> [Exercise objective] Search the records for the string "California", and show each line where it appears.
#### Information shown ####
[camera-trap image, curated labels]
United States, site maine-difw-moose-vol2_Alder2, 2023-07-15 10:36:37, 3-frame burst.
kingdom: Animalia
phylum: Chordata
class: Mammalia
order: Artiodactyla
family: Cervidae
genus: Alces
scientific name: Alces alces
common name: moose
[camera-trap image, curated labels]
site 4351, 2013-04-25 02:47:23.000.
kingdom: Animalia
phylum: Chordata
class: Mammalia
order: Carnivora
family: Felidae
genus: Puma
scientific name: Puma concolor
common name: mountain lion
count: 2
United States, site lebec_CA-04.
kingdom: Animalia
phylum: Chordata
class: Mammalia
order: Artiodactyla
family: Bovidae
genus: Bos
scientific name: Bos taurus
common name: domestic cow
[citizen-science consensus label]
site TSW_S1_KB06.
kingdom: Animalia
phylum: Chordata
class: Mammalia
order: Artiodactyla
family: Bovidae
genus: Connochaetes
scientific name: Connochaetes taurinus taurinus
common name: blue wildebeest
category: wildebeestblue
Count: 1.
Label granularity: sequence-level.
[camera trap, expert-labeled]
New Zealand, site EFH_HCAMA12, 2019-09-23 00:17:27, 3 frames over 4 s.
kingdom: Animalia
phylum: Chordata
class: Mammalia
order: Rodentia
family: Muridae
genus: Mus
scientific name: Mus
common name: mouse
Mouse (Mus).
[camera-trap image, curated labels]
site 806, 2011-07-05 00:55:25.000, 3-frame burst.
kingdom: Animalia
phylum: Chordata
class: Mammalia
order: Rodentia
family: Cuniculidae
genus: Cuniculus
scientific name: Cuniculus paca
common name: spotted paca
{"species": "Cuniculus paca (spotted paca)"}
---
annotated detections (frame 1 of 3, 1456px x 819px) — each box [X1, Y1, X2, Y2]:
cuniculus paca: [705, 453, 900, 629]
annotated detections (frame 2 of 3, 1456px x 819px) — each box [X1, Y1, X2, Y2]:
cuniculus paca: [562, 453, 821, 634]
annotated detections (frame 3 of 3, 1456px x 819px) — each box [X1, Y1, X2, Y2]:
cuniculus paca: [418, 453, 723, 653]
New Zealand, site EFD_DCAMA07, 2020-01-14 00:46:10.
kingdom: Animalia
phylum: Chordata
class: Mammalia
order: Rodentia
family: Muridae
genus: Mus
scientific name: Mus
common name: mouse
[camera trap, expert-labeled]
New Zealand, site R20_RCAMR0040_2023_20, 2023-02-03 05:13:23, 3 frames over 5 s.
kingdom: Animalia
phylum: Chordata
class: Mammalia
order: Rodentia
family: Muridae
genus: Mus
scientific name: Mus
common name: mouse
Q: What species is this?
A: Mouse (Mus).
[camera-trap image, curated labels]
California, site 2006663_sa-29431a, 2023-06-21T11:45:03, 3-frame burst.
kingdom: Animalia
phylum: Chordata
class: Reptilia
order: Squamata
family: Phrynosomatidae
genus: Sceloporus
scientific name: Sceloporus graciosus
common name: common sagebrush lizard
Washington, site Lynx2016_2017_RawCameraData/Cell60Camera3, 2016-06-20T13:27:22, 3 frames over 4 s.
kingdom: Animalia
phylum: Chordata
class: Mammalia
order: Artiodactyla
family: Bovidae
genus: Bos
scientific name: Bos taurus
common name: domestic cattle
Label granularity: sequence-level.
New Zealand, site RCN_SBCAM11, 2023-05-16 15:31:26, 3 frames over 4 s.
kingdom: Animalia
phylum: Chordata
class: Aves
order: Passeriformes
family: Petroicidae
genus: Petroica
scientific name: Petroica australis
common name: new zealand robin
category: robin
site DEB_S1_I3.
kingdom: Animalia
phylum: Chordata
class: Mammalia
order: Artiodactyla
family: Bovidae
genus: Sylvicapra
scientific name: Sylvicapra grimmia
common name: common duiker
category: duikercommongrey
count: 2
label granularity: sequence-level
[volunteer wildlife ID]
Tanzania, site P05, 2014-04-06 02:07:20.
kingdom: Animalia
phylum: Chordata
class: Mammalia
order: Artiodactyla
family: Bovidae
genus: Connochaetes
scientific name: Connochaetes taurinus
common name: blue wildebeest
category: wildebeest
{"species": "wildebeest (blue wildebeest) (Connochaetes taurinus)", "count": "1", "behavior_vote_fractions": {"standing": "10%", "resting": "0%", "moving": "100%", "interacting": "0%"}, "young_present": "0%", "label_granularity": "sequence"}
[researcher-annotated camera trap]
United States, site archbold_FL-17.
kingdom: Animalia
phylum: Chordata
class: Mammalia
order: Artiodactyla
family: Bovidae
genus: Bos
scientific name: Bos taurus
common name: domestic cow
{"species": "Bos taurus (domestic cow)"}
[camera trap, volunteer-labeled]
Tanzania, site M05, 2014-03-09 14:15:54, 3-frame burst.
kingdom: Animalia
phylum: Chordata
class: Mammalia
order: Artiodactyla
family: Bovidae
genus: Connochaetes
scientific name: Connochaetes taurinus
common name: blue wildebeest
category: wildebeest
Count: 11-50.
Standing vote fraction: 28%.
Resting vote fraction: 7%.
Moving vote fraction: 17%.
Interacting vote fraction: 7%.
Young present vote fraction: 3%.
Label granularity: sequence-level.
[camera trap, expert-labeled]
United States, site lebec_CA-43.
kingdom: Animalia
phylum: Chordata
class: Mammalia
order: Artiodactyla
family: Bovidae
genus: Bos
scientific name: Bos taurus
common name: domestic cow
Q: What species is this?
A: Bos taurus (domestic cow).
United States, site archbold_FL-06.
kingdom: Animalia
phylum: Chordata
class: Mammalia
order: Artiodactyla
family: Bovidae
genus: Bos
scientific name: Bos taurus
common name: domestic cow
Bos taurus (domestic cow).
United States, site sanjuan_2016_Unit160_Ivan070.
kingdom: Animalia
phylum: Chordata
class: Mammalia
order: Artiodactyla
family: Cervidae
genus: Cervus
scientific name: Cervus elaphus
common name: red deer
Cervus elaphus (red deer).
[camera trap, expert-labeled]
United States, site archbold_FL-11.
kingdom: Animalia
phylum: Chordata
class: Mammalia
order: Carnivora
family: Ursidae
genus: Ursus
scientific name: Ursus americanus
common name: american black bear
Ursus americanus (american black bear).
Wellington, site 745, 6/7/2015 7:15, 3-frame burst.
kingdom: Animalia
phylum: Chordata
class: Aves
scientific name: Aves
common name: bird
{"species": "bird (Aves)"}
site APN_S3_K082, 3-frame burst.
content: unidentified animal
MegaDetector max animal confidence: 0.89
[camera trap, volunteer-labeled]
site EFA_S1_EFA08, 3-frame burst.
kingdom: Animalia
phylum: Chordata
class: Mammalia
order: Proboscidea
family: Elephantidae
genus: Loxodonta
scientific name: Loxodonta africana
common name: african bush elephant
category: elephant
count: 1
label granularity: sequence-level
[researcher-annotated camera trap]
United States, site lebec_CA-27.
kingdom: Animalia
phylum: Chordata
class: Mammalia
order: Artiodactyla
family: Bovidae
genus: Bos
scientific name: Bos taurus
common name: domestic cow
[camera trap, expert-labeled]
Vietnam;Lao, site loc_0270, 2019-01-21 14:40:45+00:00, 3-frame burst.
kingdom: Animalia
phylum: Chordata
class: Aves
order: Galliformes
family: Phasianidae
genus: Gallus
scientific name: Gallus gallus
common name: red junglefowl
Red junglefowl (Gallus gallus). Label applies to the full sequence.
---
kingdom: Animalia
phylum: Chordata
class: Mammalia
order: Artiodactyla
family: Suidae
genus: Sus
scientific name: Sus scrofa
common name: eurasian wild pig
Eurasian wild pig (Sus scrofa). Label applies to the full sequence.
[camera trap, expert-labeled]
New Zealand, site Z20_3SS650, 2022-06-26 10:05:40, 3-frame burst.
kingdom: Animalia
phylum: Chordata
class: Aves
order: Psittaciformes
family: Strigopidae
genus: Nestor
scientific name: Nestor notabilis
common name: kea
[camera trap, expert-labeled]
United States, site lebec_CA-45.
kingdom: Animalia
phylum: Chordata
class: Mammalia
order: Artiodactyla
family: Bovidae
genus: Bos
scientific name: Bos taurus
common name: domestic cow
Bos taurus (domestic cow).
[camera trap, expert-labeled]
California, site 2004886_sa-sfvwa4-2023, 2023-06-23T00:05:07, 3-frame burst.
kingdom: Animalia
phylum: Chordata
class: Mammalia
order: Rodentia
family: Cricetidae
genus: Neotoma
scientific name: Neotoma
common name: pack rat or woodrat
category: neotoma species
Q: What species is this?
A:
####
> [Answer for the task]
California, site 2006663_sa-29431a, 2023-06-21T11:45:03, 3-frame burst.
California, site 2004886_sa-sfvwa4-2023, 2023-06-23T00:05:07, 3-frame burst.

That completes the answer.